Una peregrinación a Tierra Santa para celebrar los 150 años de la parroquia Sacred Heart (Boston), ocasión para redescubrir un gran don de Dios, la comunión.

Paolo Cumin è parroco di Sacred Heart, a Boston (Usa).Este año nuestra parroquia de Sacred Heart en East Boston cumple 150 años Interior de la Basílica del Santo Sepulcro (Jerusalén).

Este año nuestra parroquia de Sacred Heart en East Boston cumple 150 años. Ya durante el pasado verano comenzamos a organizar celebraciones para este jubileo de la comunidad. Entre los eventos pensados para la ocasión −entre ellos una misa presidida por el cardenal O’Malley− decidimos inaugurar el año jubileo con una peregrinación a Tierra Santa. Además, Michele Benetti (también sacerdote de la Fraternidad en Boston), que durante cinco años había guiado una peregrinación en Israel junto con algunos amigos de Comunión y Liberación de Washington, desde hacía tiempo pensaba en volver. De modo que propusimos a todos una peregrinación de diez días, justo después de Navidades. Una decena de parroquianos respondieron entusiasmados y a ellos se les unieron otros amigos de Boston y Washington. Llegamos a ser cincuenta y uno. Entre nuestros parroquianos de Sacred Heart se inscribió también Peter, un señor de ochenta años, que enviudó hace poco. Nos preocupaba un poco porque nunca había viajado fuera de Estados Unidos y tiene algunos problemas de salud, en especial, de movilidad. Durante los meses que precedieron al viaje hablamos mucho con el resto de parroquianos sobre qué hacer para ayudarle en general y en los traslados. También hablé con Peter y su hijo para expresar nuestra preocupación. Salí fortalecido de estas conversaciones y por la disponibilidad de los parroquianos, aunque seguía teniendo un cierto temor.

Su alegría positiva, simple y humilde fue realmente contagiosa. Ayudó a todos a estar delante de aquellos lugares sagrados con una posición diferente.

Al final Peter fue una sorpresa para todos nosotros.

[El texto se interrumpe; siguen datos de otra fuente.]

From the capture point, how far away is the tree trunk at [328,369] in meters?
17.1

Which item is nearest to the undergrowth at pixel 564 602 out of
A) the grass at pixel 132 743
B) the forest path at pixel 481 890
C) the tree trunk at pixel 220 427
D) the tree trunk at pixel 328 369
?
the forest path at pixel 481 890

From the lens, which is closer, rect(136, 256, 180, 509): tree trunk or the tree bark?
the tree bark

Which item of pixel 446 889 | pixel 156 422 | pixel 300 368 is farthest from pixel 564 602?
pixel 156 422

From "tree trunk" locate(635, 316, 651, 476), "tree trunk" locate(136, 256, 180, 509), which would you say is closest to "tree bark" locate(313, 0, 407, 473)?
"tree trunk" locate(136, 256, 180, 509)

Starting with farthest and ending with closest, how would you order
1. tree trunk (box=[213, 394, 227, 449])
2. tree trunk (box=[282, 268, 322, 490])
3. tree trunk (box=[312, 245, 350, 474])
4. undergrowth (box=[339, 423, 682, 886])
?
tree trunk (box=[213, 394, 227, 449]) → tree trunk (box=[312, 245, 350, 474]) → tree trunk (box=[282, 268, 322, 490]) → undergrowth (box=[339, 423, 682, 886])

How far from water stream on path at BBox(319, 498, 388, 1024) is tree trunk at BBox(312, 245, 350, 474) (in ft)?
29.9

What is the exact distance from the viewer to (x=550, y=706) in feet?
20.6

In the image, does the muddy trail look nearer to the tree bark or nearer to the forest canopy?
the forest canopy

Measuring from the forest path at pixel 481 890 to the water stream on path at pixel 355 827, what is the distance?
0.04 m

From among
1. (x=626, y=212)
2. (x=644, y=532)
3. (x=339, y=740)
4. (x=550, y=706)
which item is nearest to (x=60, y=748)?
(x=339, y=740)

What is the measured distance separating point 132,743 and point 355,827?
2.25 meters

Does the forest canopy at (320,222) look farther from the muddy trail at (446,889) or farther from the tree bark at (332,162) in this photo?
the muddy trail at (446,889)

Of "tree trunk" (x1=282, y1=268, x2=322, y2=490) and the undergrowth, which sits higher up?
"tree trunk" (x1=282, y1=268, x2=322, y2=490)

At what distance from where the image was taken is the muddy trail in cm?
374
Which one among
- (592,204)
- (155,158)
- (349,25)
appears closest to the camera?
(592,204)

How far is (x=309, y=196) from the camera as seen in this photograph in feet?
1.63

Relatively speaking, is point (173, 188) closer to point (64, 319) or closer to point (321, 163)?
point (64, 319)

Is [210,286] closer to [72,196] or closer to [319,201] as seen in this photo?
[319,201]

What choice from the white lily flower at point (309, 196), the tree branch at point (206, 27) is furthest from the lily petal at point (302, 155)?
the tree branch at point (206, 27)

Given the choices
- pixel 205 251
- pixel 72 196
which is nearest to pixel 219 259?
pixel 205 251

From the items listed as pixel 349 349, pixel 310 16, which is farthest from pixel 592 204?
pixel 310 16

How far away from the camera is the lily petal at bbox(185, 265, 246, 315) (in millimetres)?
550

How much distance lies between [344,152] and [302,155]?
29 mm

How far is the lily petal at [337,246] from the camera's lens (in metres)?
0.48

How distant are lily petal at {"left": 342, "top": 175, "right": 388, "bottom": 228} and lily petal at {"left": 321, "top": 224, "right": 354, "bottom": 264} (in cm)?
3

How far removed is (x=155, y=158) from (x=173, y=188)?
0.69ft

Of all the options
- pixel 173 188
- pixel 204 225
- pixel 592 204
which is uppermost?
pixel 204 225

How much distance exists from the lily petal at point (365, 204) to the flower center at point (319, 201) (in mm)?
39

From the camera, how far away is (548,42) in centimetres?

No solo no tuvo problemas de ningún tipo, sino que nos siguió por todas partes y aceptó que lo lleváramos en silla de ruedas, después de los primeros días, cuando le costaba caminar. Cada día era el primero en ir a desayunar, siempre alegre y sonriente. Tuvo que renunciar al paseo por el desierto de Judea y a la visita al monte Tabor; en cambio, pudo hacer el Vía Crucis con nosotros por las calles de Jerusalén. Nunca se quedó solo en los momentos en los que no podía ir con el grupo grande.

Su alegría positiva, simple y humilde fue realmente contagiosa. Ayudó a todos a estar delante de aquellos lugares sagrados con una posición diferente. Durante una peregrinación a Tierra Santa se puede correr el riesgo de concentrarse en la propia experiencia espiritual. Con su alegría y curiosidad, y también por el hecho de tener que ser ayudado, Peter fue un reclamo continuo para recordarnos que Jesús nos llamaba a todos juntos como comunidad de fe a caminar y rezar en los lugares donde pasó su vida terrenal.

La experiencia de comunión ha sido uno de los regalos más bonitos que nos ha hecho el Señor durante la peregrinación a Tierra Santa. A la vuelta, ya en Boston, pregunté a los parroquianos que habían ido si hacían una presentación del viaje al resto de la comunidad parroquial.

Algunas semanas más tarde, durante el tradicional Coffe&Donuts que hacemos todos los domingos después de la misa de las diez, enseñamos algunas fotos de la peregrinación y cada uno de ellos compartió lo que le había impresionado.

Muchos de ellos no se limitaron a contar lo que les había gustado de un lugar en específico, sino que hablaban de la belleza de ir a Tierra Santa juntos, del descubrimiento de la comunidad como lugar físico donde el Señor nos llama ahora. Las piedras por donde caminó Jesús no se han quedado en un frío recuerdo del pasado; por el contrario, se han convertido en piedras vivas, hermanos y hermanas en la fe que caminaban con nosotros.